Can you quote exactly the stretch of lines from the one with "In comparing pixel" through the final line of the material, both ends included?
-------- Task inputs --------
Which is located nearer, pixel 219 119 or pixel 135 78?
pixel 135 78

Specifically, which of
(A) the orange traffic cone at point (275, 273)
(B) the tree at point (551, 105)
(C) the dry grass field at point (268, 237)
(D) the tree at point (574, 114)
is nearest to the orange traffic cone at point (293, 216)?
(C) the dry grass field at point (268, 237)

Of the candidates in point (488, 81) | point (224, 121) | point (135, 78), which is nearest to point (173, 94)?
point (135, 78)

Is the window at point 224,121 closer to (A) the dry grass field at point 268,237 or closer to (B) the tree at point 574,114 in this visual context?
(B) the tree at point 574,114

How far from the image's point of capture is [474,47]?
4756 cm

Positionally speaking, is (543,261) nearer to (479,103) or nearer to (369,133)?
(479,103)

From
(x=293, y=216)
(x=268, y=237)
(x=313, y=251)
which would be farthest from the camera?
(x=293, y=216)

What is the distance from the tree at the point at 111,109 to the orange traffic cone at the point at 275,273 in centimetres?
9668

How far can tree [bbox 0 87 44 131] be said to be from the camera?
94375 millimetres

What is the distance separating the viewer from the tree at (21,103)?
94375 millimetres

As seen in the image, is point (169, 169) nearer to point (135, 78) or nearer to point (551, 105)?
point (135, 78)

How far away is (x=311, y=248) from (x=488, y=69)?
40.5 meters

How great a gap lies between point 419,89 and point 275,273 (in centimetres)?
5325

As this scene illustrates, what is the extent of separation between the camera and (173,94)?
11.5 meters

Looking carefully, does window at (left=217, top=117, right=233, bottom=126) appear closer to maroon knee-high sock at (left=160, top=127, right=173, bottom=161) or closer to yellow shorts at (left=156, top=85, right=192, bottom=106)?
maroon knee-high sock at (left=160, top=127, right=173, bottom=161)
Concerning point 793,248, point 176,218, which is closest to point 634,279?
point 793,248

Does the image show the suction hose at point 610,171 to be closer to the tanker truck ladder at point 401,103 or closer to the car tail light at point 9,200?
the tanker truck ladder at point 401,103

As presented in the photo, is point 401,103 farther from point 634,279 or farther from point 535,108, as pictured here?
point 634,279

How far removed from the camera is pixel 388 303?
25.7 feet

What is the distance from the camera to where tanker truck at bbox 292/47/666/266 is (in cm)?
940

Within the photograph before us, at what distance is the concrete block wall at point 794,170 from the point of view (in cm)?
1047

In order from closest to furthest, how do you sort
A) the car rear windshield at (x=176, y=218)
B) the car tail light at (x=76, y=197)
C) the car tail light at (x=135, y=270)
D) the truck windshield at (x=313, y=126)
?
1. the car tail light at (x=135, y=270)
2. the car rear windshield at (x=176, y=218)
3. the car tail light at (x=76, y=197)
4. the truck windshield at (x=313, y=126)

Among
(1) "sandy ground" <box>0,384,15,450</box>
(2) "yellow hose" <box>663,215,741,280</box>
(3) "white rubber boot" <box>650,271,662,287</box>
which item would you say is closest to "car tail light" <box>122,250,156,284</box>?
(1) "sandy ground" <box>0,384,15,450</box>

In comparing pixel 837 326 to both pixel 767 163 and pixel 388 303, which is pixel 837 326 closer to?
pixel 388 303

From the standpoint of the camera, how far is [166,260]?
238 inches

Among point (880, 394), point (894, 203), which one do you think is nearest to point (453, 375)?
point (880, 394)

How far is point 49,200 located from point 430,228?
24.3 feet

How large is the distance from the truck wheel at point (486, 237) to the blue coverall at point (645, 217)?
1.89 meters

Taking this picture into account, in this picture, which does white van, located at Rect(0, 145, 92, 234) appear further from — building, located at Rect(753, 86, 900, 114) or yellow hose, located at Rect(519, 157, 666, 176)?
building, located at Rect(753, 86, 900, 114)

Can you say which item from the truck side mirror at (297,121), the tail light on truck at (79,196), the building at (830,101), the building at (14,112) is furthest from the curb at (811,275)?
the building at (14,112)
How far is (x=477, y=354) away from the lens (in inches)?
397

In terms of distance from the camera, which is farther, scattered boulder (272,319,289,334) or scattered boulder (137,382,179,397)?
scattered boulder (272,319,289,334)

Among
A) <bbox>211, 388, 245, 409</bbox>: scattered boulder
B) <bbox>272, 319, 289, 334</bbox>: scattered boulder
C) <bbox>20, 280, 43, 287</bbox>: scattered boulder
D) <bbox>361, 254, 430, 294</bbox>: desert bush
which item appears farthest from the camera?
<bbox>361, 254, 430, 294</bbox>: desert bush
--------
Solved exercise
In comparing pixel 837 326 to both pixel 767 163 and pixel 388 303, which is pixel 837 326 closer to?
pixel 388 303

From the standpoint of the camera, how far is [166,260]?
238 inches

Among point (880, 394), point (894, 203), which one do you think is nearest to point (453, 375)?
point (880, 394)

How far is point 49,200 located from point 430,228?
24.3 feet

How large is the distance from the truck wheel at point (486, 237) to the blue coverall at point (645, 217)?
1.89 meters

Taking this picture into account, in this picture, which does white van, located at Rect(0, 145, 92, 234) appear further from — building, located at Rect(753, 86, 900, 114) or yellow hose, located at Rect(519, 157, 666, 176)?
building, located at Rect(753, 86, 900, 114)

Can you say which item from the truck side mirror at (297,121), the tail light on truck at (79,196), the building at (830,101), the building at (14,112) is furthest from the curb at (811,275)?
the building at (14,112)
How far is (x=477, y=354) away from the lens (in inches)?
397

In terms of distance from the camera, which is farther, scattered boulder (272,319,289,334) or scattered boulder (137,382,179,397)?
scattered boulder (272,319,289,334)

Among
A) <bbox>211, 388, 245, 409</bbox>: scattered boulder
B) <bbox>272, 319, 289, 334</bbox>: scattered boulder
C) <bbox>20, 280, 43, 287</bbox>: scattered boulder
D) <bbox>361, 254, 430, 294</bbox>: desert bush
which item appears farthest from the camera?
<bbox>361, 254, 430, 294</bbox>: desert bush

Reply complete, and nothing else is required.